Viator gives operators a supplier dashboard with booking data, revenue tracking, and customer messaging. Their Accelerate program lets you bid up your commission rate in exchange for boosted visibility, essentially paid placement within the platform. A rafting company in West Virginia could use Accelerate during peak season in June and July, then pull back in September when demand drops. The program requires a “good” or “excellent” rating and active listings.

GetYourGuide recently rolled out AI-powered review summaries that scan customer feedback for patterns. They also introduced a Provider Rating system where new listings benefit from your existing reputation on the platform. If you already have a well-reviewed hiking tour and add a new sunrise hike, the new listing gets a credibility boost from day one.

For outdoor operators managing seasonal inventory, Viator’s tools are simpler for adjusting availability and pricing by date. GetYourGuide’s backend can feel clunky when you’re trying to block out dates for high water or fire closures.

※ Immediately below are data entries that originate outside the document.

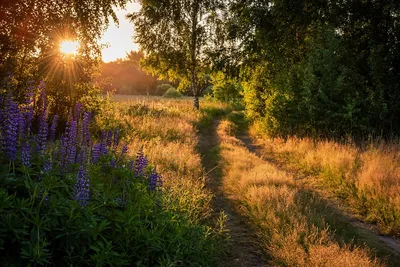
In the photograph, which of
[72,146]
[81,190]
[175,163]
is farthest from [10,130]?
[175,163]

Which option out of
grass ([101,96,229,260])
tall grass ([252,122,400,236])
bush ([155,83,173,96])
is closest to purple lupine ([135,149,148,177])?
grass ([101,96,229,260])

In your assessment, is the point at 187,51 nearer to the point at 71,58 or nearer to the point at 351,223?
the point at 71,58

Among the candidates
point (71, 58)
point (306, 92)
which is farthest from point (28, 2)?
point (306, 92)

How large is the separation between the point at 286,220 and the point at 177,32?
2361 cm

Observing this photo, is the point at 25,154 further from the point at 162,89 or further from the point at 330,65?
the point at 162,89

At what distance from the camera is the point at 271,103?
16.3 metres

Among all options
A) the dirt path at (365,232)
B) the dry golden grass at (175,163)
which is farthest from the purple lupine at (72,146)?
the dirt path at (365,232)

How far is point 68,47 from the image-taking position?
31.5 ft

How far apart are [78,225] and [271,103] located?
571 inches

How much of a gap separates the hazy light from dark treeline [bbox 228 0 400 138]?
9.74m

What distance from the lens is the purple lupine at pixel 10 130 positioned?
131 inches

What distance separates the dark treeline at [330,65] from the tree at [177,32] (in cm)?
999

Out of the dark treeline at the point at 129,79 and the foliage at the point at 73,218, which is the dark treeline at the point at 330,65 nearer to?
the foliage at the point at 73,218

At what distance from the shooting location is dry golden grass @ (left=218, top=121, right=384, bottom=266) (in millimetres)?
4523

Reviews matter more on OTAs than on your own site

On your own website, a handful of testimonials builds enough trust. On Viator and GetYourGuide, reviews are the algorithm. They determine where your listing appears in search results, whether you qualify for badges, and how many clicks you get.

Viator’s Badge of Excellence goes to listings with consistently high ratings and sufficient review volume. Earning it gives you priority placement in search results and a visual trust signal that drives clicks. For a small fishing charter running 4-5 trips per week, that means actively asking every customer to leave a review on Viator specifically, not just on Google.

GetYourGuide’s newer Provider Rating system aggregates your reputation across all your listings. This rewards operators who’ve been on the platform longer and have multiple products. If you run three different hiking tours and they all sit above 4.5 stars, a fourth listing you add starts with built-in credibility.

The catch for outdoor operators: your review volume is capped by seasonality. A walking tour in Rome can collect reviews year-round. A whitewater rafting company operates May through September. You need to be aggressive about review collection during your operating months, because those reviews carry you through the off-season when travelers are researching next year’s trips. If you want a system for this, we wrote about getting more Google reviews without being pushy, and the same timing strategies work on OTA platforms.

Which platform to start with (and whether you need both)

If you’re a U.S.-based outdoor operator who hasn’t listed on either platform yet, start with Viator. The domestic reach through TripAdvisor is too large to ignore, and the commission floor is lower. List your two or three most popular trips, get reviews flowing, and earn the Badge of Excellence for priority placement.

Add GetYourGuide once you’ve established your Viator presence, especially if your destination draws international visitors. Use it as a complement, not a replacement. Some operators allocate different inventory to each platform. Your standard half-day trip goes on Viator. Your premium full-day experience goes on GetYourGuide. That prevents cannibalizing your own listings and lets you test which audience responds to which product.

We’ve seen operators who spread themselves across five OTAs and manage none of them well. Two platforms, managed actively, will outperform five platforms on autopilot every time.

The real question isn’t which OTA is better. It’s how much of your booking mix you want coming through platforms that take 20-30% of every sale. If OTA bookings account for more than 40% of your revenue, you’re building someone else’s business. Use the OTA commission calculator to see what that actually costs over three years, and read our playbook on reducing OTA dependence through SEO so the customers who find you through Viator next season find you directly the season after.

If you’re already listed on Viator and wondering whether the math works out, run the numbers for your specific business. The answer is different for a $200 fly fishing guide trip than it is for a $45 tube rental.

Every booking that comes through your own website is a booking where you keep the full margin. OTAs are a channel for discovery. They should feed your business, not become it.